Dataset records:
-- BEGIN --
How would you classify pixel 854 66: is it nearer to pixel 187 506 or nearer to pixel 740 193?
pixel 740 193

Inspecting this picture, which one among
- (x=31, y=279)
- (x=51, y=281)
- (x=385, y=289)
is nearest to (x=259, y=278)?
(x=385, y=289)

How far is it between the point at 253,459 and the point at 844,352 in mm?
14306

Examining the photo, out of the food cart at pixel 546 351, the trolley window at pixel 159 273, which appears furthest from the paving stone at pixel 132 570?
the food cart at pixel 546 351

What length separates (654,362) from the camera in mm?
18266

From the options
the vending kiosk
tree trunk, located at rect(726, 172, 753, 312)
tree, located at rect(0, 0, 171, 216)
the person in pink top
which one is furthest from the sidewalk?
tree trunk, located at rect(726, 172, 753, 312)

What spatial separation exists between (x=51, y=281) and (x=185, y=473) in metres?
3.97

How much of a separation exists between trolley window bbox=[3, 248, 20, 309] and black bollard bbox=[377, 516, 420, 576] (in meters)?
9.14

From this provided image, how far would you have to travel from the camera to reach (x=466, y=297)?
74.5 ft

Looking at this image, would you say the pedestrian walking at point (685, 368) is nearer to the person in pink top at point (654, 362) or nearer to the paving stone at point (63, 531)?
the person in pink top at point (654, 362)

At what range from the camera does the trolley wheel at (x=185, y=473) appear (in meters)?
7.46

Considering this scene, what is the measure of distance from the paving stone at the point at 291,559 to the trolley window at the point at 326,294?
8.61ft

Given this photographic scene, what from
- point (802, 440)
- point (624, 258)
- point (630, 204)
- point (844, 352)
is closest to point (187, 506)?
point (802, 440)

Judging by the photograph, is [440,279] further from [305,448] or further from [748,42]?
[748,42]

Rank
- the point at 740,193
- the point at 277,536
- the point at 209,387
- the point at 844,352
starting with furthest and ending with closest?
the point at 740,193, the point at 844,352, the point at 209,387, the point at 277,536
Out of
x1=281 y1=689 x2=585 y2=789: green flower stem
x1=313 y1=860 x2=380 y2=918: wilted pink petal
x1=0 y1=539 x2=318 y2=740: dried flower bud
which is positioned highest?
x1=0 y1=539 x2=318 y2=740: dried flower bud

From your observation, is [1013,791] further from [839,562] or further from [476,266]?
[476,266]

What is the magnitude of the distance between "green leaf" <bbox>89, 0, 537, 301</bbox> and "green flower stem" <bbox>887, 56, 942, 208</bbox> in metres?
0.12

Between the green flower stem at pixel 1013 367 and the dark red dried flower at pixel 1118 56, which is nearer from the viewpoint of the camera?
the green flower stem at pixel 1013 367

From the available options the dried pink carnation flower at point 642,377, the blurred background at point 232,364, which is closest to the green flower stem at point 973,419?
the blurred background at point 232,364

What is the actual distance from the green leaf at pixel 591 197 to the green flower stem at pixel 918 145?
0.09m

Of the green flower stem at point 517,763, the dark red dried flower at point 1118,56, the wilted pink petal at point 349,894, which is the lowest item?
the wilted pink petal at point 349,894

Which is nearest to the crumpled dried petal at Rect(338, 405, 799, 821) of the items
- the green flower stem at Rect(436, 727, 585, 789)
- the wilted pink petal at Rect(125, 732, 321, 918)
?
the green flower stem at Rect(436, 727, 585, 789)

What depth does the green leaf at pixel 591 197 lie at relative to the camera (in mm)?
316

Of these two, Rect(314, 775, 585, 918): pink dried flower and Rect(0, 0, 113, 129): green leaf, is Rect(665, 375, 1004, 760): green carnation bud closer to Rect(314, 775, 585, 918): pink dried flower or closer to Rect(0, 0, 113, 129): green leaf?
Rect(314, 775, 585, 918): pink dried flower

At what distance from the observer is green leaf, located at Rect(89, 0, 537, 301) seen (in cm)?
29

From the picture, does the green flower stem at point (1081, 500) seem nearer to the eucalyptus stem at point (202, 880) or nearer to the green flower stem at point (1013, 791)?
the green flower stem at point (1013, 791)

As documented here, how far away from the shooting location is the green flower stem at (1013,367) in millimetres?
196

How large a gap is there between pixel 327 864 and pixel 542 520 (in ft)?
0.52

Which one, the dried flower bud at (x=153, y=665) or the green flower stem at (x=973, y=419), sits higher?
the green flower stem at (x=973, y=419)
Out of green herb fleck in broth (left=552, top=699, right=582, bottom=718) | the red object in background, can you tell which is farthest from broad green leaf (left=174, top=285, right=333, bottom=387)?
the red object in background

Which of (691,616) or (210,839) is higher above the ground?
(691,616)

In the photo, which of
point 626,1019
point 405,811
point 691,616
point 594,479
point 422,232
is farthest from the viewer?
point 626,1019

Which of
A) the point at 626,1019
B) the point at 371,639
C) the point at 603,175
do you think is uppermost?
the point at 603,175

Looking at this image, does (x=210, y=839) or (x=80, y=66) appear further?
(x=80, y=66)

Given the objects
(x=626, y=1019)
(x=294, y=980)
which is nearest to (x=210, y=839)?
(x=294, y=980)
-- END --
* **Stated problem**
From the preceding material, extract every line exactly.

* **Answer**
How would you classify pixel 854 66: is it nearer to pixel 187 506 or nearer to pixel 740 193?
pixel 740 193

Inspecting this picture, which one among
- (x=31, y=279)
- (x=51, y=281)
- (x=385, y=289)
is nearest to (x=259, y=278)?
(x=385, y=289)

How far is it between the point at 253,459 and the point at 844,352 in mm?
14306

Examining the photo, out of the food cart at pixel 546 351, the trolley window at pixel 159 273, which appears furthest from the paving stone at pixel 132 570?
the food cart at pixel 546 351

What length separates (654,362) from the camera in mm?
18266

From the options
the vending kiosk
tree trunk, located at rect(726, 172, 753, 312)
tree, located at rect(0, 0, 171, 216)
the person in pink top
which one is furthest from the sidewalk?
tree trunk, located at rect(726, 172, 753, 312)

What spatial separation exists between (x=51, y=281) and (x=185, y=473) in metres?
3.97

How much of a separation exists between trolley window bbox=[3, 248, 20, 309] and black bollard bbox=[377, 516, 420, 576] (in meters)?
9.14

From this provided image, how far would you have to travel from the camera to reach (x=466, y=297)?
74.5 ft

Looking at this image, would you say the pedestrian walking at point (685, 368) is nearer to the person in pink top at point (654, 362) or nearer to the paving stone at point (63, 531)?
the person in pink top at point (654, 362)

At what range from the camera does the trolley wheel at (x=185, y=473) appear (in meters)?
7.46

Considering this scene, what is the measure of distance from the paving stone at the point at 291,559 to the trolley window at the point at 326,294?
8.61ft

Given this photographic scene, what from
- point (802, 440)
- point (624, 258)
- point (630, 204)
- point (844, 352)
is closest to point (187, 506)?
point (802, 440)

Judging by the photograph, is [440,279] further from [305,448] or further from [748,42]?
[748,42]

Rank
- the point at 740,193
- the point at 277,536
- the point at 209,387
- the point at 844,352
starting with furthest and ending with closest?
the point at 740,193, the point at 844,352, the point at 209,387, the point at 277,536
Out of
x1=281 y1=689 x2=585 y2=789: green flower stem
x1=313 y1=860 x2=380 y2=918: wilted pink petal
x1=0 y1=539 x2=318 y2=740: dried flower bud
which is positioned highest?
x1=0 y1=539 x2=318 y2=740: dried flower bud

From your observation, is [1013,791] further from [839,562] or further from [476,266]?
[476,266]

What is the magnitude of the distance between "green leaf" <bbox>89, 0, 537, 301</bbox> and "green flower stem" <bbox>887, 56, 942, 208</bbox> in metres?
0.12

Between the green flower stem at pixel 1013 367 and the dark red dried flower at pixel 1118 56, which is nearer from the viewpoint of the camera?
the green flower stem at pixel 1013 367

From the available options the dried pink carnation flower at point 642,377, the blurred background at point 232,364, which is closest to the green flower stem at point 973,419?
the blurred background at point 232,364

What is the actual distance from the green leaf at pixel 591 197 to the green flower stem at pixel 918 145?
0.09m

Of the green flower stem at point 517,763, the dark red dried flower at point 1118,56, the wilted pink petal at point 349,894, which is the lowest item?
the wilted pink petal at point 349,894

Which is nearest to the crumpled dried petal at Rect(338, 405, 799, 821) of the items
- the green flower stem at Rect(436, 727, 585, 789)
- the wilted pink petal at Rect(125, 732, 321, 918)
?
the green flower stem at Rect(436, 727, 585, 789)

What depth does the green leaf at pixel 591 197 lie at relative to the camera (in mm)?
316

Of these two, Rect(314, 775, 585, 918): pink dried flower and Rect(0, 0, 113, 129): green leaf, is Rect(665, 375, 1004, 760): green carnation bud closer to Rect(314, 775, 585, 918): pink dried flower or closer to Rect(0, 0, 113, 129): green leaf?
Rect(314, 775, 585, 918): pink dried flower

At what distance from the observer is green leaf, located at Rect(89, 0, 537, 301) seen (in cm)?
29

From the picture, does the green flower stem at point (1081, 500) seem nearer to the eucalyptus stem at point (202, 880) or nearer to the green flower stem at point (1013, 791)?
the green flower stem at point (1013, 791)

As documented here, how far away from the shooting location is the green flower stem at (1013,367) in millimetres?
196

How large a gap is there between pixel 327 864 and pixel 542 520 (in ft)?
0.52

Which one, the dried flower bud at (x=153, y=665) or the green flower stem at (x=973, y=419), sits higher?
the green flower stem at (x=973, y=419)
Out of green herb fleck in broth (left=552, top=699, right=582, bottom=718) | the red object in background, can you tell which is farthest from broad green leaf (left=174, top=285, right=333, bottom=387)?
the red object in background

Which of (691,616) or (210,839) is higher above the ground?
(691,616)

In the photo, which of
point 626,1019
point 405,811
point 691,616
point 594,479
point 422,232
is farthest from the viewer?
point 626,1019

Which of
A) the point at 626,1019
B) the point at 371,639
C) the point at 603,175
do you think is uppermost?
the point at 603,175

Looking at this image, does (x=210, y=839) or (x=80, y=66) appear further?
(x=80, y=66)

Given the objects
(x=626, y=1019)
(x=294, y=980)
which is nearest to (x=210, y=839)?
(x=294, y=980)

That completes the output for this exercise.